Pritchard, who also spoke at the ANA Masters of Marketing Conference Friday morning, talked to Campaign about the DTC world, which he said is getting P&G to concentrate on lean innovation. The company, which is working with 180 startups, studied how these fledgling businesses work and how they identify consumer problems and adapt constantly.
"That requires performance marketing skills," he said, which P&G handles internally and has trained 1,000s of employees on. P&G even holds performance-marketing challenges, where brand or executive teams are tasked with selling as much as they can in a set timeframe.
P&G is also treating certain products, like its heated razor, as a DTC, online-only brand.
On the media side, Pritchard said the company is always going to go where the consumer are, whether its OTT, network TV or "merging the ad world with other creative words of film, music, comedy, sports and others."
One example Pritchard pointed to is renowned journalist Katie Couric producing a program for skincare brand SK-II, which explores the tension between Chinese, Korean, Japanese and American moms and their daughters regarding timelines for life milestones, like marriage and children.
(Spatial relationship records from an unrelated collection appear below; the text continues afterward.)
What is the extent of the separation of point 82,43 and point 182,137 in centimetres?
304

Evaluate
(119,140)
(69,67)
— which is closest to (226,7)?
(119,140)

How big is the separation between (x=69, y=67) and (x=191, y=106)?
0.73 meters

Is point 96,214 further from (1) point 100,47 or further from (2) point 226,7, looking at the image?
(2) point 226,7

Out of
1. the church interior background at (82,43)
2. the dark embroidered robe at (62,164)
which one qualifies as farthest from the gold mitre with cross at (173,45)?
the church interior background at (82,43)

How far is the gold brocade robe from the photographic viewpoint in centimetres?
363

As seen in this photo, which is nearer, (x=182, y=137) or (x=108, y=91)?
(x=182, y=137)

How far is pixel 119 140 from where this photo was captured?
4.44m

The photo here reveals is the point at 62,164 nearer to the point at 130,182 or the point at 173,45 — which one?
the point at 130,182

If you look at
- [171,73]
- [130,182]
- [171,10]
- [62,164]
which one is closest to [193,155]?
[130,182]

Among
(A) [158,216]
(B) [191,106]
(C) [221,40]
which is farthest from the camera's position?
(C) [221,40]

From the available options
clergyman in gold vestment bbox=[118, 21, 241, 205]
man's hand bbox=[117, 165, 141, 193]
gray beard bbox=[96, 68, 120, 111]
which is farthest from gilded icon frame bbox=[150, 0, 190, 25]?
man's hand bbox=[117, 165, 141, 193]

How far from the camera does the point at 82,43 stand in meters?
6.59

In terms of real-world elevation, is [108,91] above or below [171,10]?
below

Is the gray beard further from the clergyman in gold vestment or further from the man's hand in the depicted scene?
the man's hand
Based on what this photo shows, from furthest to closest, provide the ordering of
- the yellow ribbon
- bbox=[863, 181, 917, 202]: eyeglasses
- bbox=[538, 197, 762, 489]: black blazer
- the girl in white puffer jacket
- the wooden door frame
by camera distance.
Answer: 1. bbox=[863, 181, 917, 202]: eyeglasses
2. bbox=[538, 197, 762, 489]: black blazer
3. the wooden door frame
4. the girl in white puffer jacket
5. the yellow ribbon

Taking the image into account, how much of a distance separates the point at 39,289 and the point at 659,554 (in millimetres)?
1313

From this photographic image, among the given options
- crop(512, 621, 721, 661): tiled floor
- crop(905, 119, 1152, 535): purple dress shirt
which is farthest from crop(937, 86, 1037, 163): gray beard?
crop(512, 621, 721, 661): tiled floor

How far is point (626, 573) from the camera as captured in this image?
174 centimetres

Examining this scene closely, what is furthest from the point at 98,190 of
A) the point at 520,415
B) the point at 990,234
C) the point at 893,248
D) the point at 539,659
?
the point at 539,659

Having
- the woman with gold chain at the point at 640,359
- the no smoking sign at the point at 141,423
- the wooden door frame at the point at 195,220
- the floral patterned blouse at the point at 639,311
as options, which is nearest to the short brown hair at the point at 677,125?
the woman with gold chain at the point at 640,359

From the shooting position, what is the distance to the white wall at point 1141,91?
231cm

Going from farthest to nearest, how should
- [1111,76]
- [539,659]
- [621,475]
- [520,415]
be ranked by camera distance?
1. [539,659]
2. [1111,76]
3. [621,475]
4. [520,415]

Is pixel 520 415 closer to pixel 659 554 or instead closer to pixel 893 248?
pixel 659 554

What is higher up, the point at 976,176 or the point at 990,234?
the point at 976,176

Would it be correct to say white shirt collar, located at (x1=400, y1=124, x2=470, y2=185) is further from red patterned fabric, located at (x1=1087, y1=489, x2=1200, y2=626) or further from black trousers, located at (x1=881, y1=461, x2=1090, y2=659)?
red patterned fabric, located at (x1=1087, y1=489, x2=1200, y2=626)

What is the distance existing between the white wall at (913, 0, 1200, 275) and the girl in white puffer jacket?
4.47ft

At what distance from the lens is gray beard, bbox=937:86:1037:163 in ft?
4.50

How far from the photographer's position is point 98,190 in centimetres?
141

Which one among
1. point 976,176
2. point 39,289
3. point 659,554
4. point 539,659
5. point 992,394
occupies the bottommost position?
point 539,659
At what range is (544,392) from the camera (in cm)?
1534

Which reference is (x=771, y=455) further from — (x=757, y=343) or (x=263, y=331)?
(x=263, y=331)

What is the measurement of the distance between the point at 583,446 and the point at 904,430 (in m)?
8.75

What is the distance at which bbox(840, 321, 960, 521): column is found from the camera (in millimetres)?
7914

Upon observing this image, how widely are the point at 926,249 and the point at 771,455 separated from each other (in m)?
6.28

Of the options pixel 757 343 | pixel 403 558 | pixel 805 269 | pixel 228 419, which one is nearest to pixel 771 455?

P&G also launched a six-episode series about extreme poverty called "Activate" in 172 countries in partnership with National Geographic and Global Citizen.
P&G has been at the forefront of important social issues for years, including racial bias and gender equality.
Pritchard said he’s very excited – and bullish internally and externally - about five movements that P&G is part of: #SeeHer to promote accurate portrayal of women and girls in advertising and media; #SeeAll movement to promote the accurate portrayal of race, ethnicity and all cultures; Free the Work to get women and underrepresented voices in the director chair; BrandsforGood to use our brands to promote sustainable behavior; and the Global Alliance for Responsible Media to eliminate toxic content online.